I’m not sure if I’m missing something, but doesn’t this line also check is the suffix is empty?
And (unless I’m mistaken) in C++ if the first check of an && statement is false, it won’t even bother evaluating the next check since the entire statement is already false.
But even if that’s not the case, in your example the full evaluation will be false even if endsWith() returns true because isNotEmpty() will return false.

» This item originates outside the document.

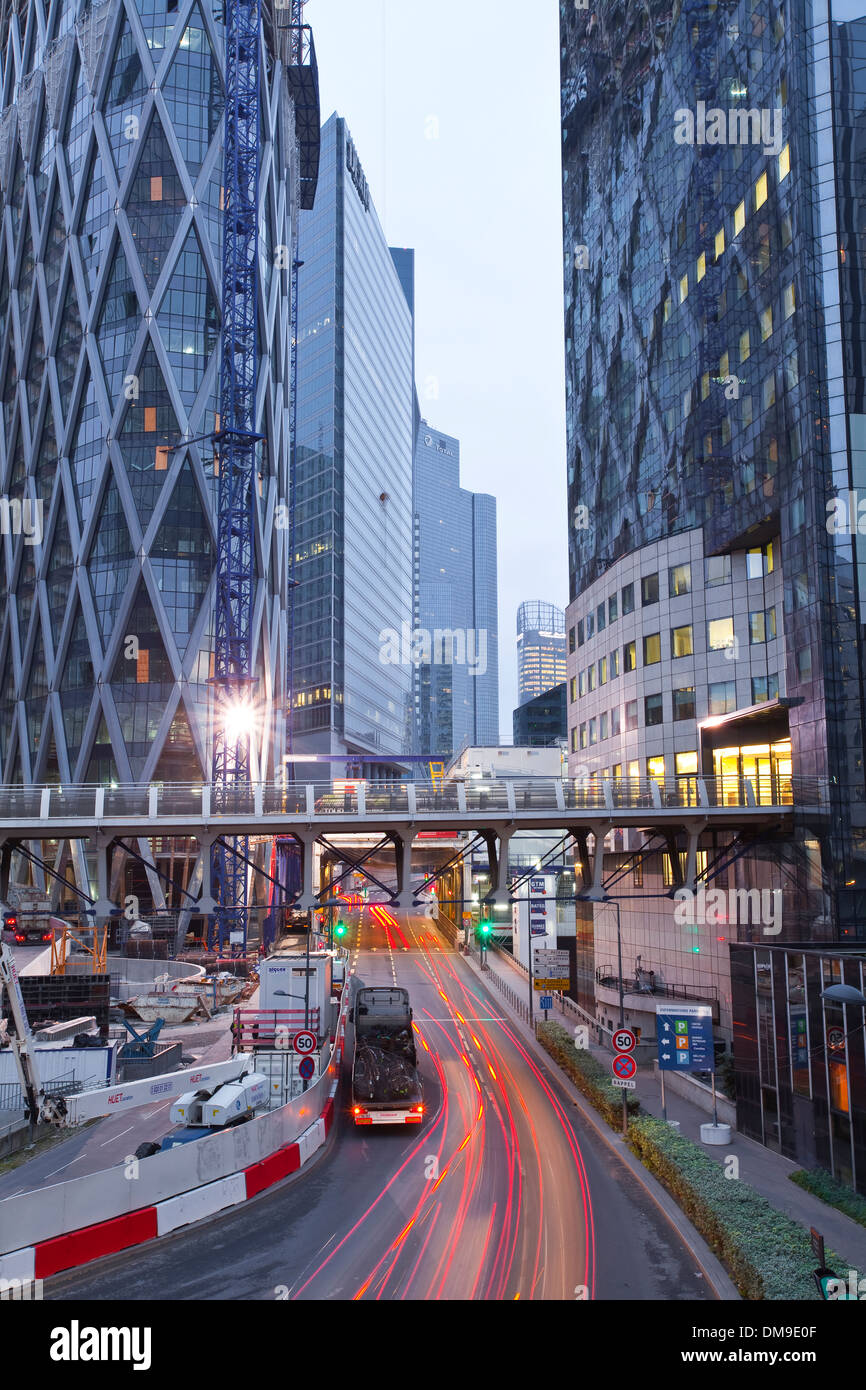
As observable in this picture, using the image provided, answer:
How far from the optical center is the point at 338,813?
1352 inches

Perhaps your concern is that endsWith() returns true on empty strings, but that’s a different complaint (and not necessarily a bug, since a string will always have nothing (or a terminating character) at the end, so evaluating to true isn’t technically “wrong”).
The empty check is my correction. Obviously this isn’t a bug that’s gonna cause any issues but it’s bad code not to check if the suffix is empty - and Jules prided himself on having good code.
Oh yes, I misunderstood your post - thought the big code chunk was from the existing code.
So this is a code quality thing, and not a bug then. The outcome is the same with or without the isNotEmpty() check and it doesn’t crash. I wouldn’t assume one is more efficient than the other without testing.
I also wouldn’t assume Jules wrote this code, or that all of the JUCE code should be evaluated based on your personal assumption of what he might think is good or bad.
That being said, if you feel strongly you can make a pull request. JUCE is open source after all.
I personally have no strong feelings on this matter now that it’s clear what your post was about.
The undelying readDoubleValue() stops as soon as a character is hit, that doesn’t contribute to the number. No error is thrown, if that operation is skipped.